The US Supreme Court has handed Donald Trump a major victory, barring states from disqualifying candidates for federal office under a constitutional provision involving insurrection and reversing Colorado's exclusion of him from its ballot.
The justices on Monday unanimously overturned a December 19 decision by Colorado's top court to kick the former president off the state's Tuesday Republican primary ballot after finding that the US Constitution's 14th Amendment disqualified him from again holding public office.
The Colorado court had found that Trump took part in an insurrection for inciting and supporting the January 6, 2021, attack on the US Capitol by his supporters.
But four of the nine justices, including the court's three liberal members, faulted the rest of the court for announcing rules limiting how the constitutional provision may be enforced in the future.
Trump is the frontrunner for the Republican nomination to challenge Democratic President Joe Biden in the November 5 election. His only remaining rival for his party's nomination is former South Carolina Governor Nikki Haley.
The ruling was issued on the eve of Super Tuesday, the day in the US presidential primary cycle when the most states hold party nominating contests.
The Supreme Court's decision came five days after it agreed to decide Trump's claim of immunity from prosecution on charges related to trying to overturn his 2020 election loss to Biden. The court acted in a speedier manner in deciding the ballot disqualification issue, benefiting Trump, than it has in resolving the immunity question. Delays in deciding the immunity issue could help Trump by delaying his criminal trial.
The 14th Amendment's Section 3 bars from office any "officer of the United States" who took an oath "to support the Constitution of the United States" and then "engaged in insurrection or rebellion against the same, or given aid or comfort to the enemies thereof".
"We conclude that states may disqualify persons holding or attempting to hold state office. But states have no power under the Constitution to enforce Section 3 with respect to federal offices, especially the presidency," the unsigned opinion for the court stated.
The justices found that only Congress can enforce the provision against federal officeholders and candidates.
"BIG WIN FOR AMERICA!!!," Trump wrote on his social media platform immediately after the ruling.
Trump was also barred from the ballot in Maine and Illinois based on the 14th Amendment, but those decisions were put on hold pending the Supreme Court's ruling in the Colorado case.
Though the justices unanimously agreed with the result, the three liberal justices, as well as conservative Justice Amy Coney Barrett, said the court's opinion decided more than what was necessary to resolve the case by specifying that Section 3 can be enforced only through federal legislation.
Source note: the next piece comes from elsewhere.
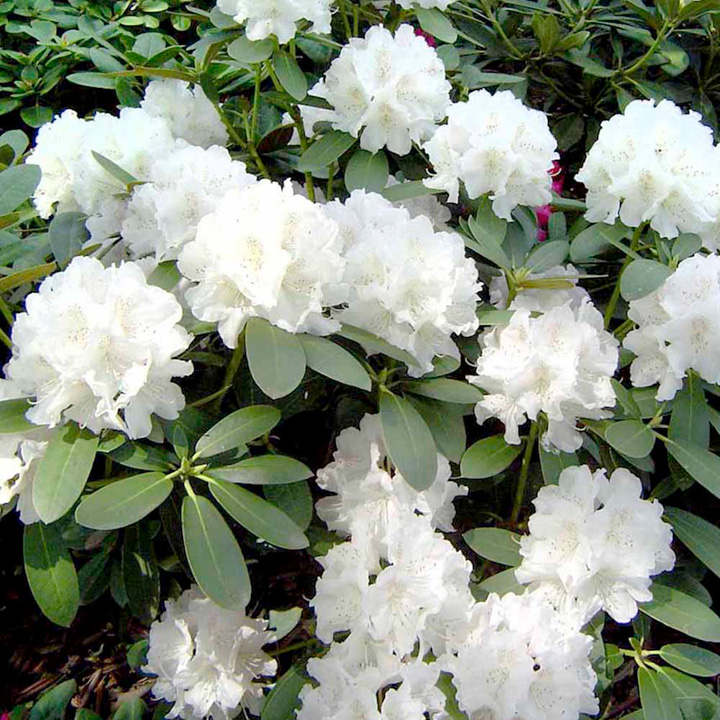 rhododendron plant cunningham 39 s white trees and shrubs. Black Bedroom Furniture Sets. Home Design Ideas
Justices Sonia Sotomayor, Elena Kagan and Ketanji Brown Jackson objected to the majority's "gratuitous" decision to announce rules limiting the way Section 3 can be enforced in the future.
"Today, the majority goes beyond the necessities of this case to limit how Section 3 can bar an oath-breaking insurrectionist from becoming president," the liberal justices said.
"Although we agree that Colorado cannot enforce Section 3, we protest the majority's effort to use this case to define the limits of federal enforcement of that provision."
Trump's eligibility had been challenged in court by a group of six voters in Colorado - four Republicans and two independents - who portrayed him as a threat to American democracy and sought to hold him accountable for the attack on the US Capitol by his supporters.
The plaintiffs were backed by Citizens for Responsibility and Ethics in Washington, a liberal watchdog group.